Zhao Huaixia, Sun Qiangqiang, Zhou Ji, Deng Xu, Cui Jiaxi
Institute of Fundamental and Frontier Sciences, University of Electronic Science and Technology of China, Chengdu, Sichuan, 611731, China.
INM-Leibniz Institute for New Materials Campus D2 2, Saarbrücken, 66123, Germany.
Adv Mater. 2020 Jul;32(29):e2000870. doi: 10.1002/adma.202000870. Epub 2020 Jun 5.

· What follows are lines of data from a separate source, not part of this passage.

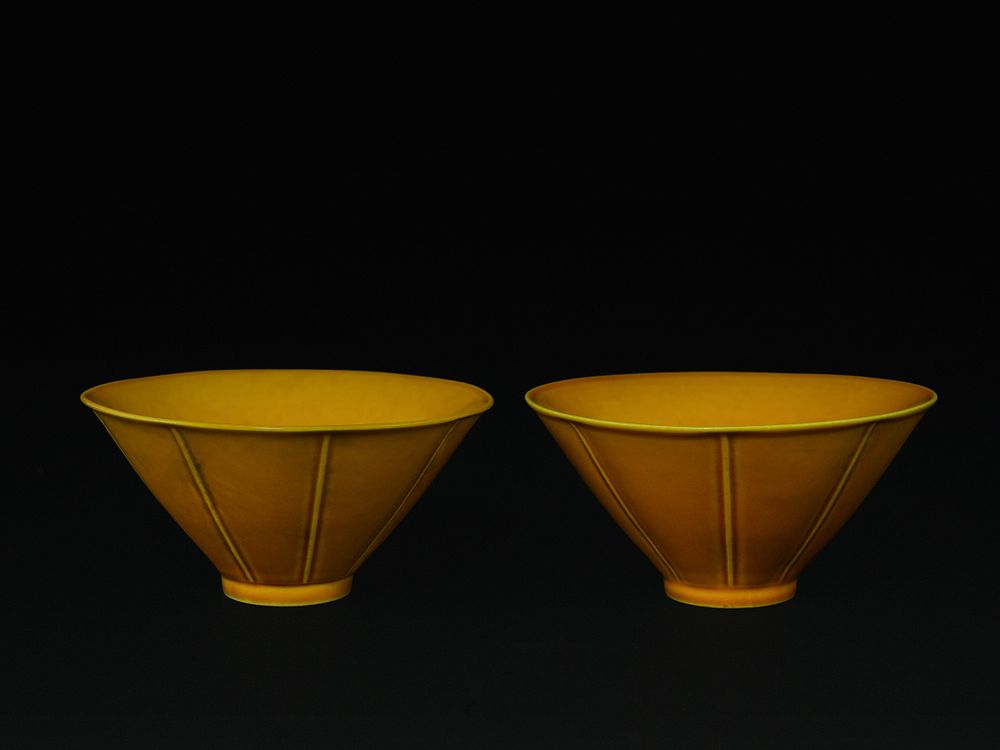 Lot 391: A Pair of Chinese Yellow-Glazed Porcelain Bowls with...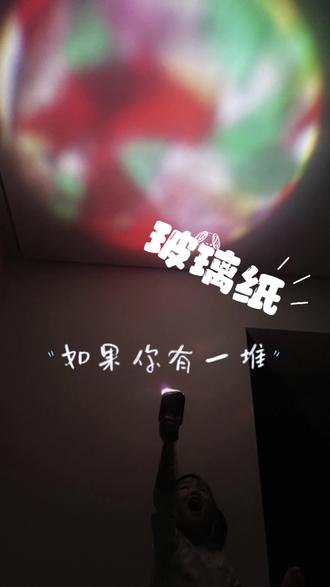 和女儿一起玩转玻璃纸啦!
沉浸在奇妙的光影游戏里面~
#亲子互动
睡前的“极光”秀✨#灯光秀
随身携带的光影🎄#圣诞节
有趣的树叶剪纸✂️
好玩的色彩游戏~
#沉浸式体验 #女儿奴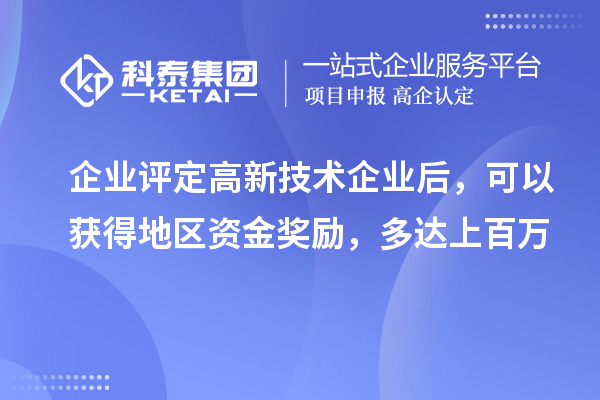 企業(yè)評定高新技術企業(yè)后，可以獲得地區(qū)資金獎勵，多達上百萬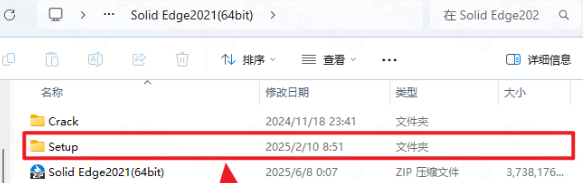 Siemens Solid Edge2021破解版 Siemens Solid Edge2021破解版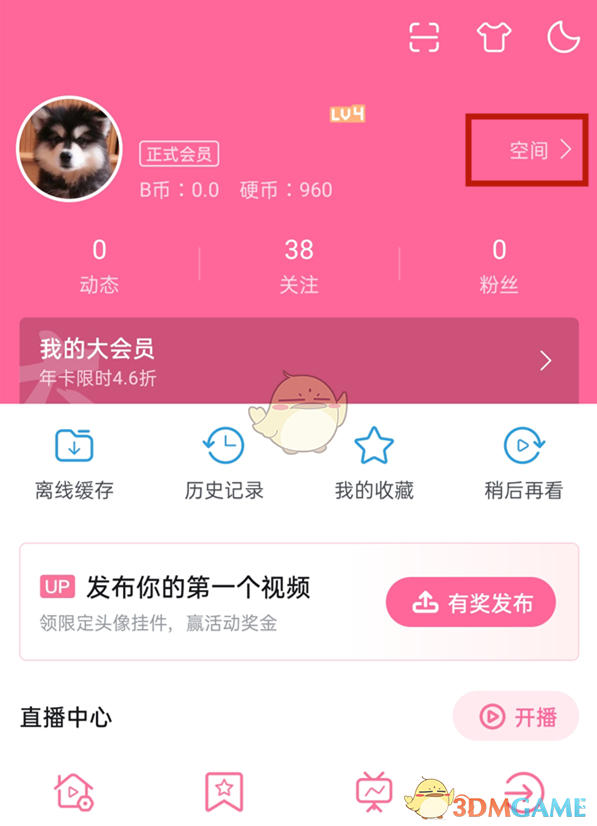 哔哩哔哩邀请码在哪里_哔哩哔哩邀请码在哪里_哔哩哔哩邀请码在哪里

Space cooling and heating currently result in huge amounts of energy consumption and various environmental problems. Herein, a switching strategy is described for efficient energy-saving cooling and heating based on the dynamic cavitation of silicone coatings that can be reversibly and continuously tuned from a highly porous state to a transparent solid. In the porous state, the coatings can achieve efficient solar reflection (93%) and long-wave infrared emission (94%) to induce a subambient temperature drop of about 5 °C in hot weather (≈35 °C). In the transparent solid state, the coatings allow active sunlight permeation (95%) to induce solar heating to raise the ambient temperature from 10 to 28 °C in cold weather. The coatings are made from commercially available, cheap materials via a facile, environmentally friendly method, and are durable, reversible, and patternable. They can be applied immediately to various existed objects including rigid substrates.
目前,空间制冷和制热导致大量的能源消耗以及各种环境问题。在此,本文描述了一种基于有机硅涂层动态空化的高效节能制冷和制热切换策略,该涂层可以从高度多孔状态可逆且连续地调谐为透明固体。在多孔状态下,涂层可实现高效的太阳反射(93%)和长波红外发射(94%),从而在炎热天气(约35°C)中使温度下降约5°C。在透明固体状态下,涂层允许阳光有效透过(95%),以在寒冷天气中将环境温度从10°C升高到28°C。这些涂层由市售的廉价材料通过简便、环保的方法制成,并且耐用、可逆且可图案化。它们可以立即应用于包括刚性基材在内的各种现有物体。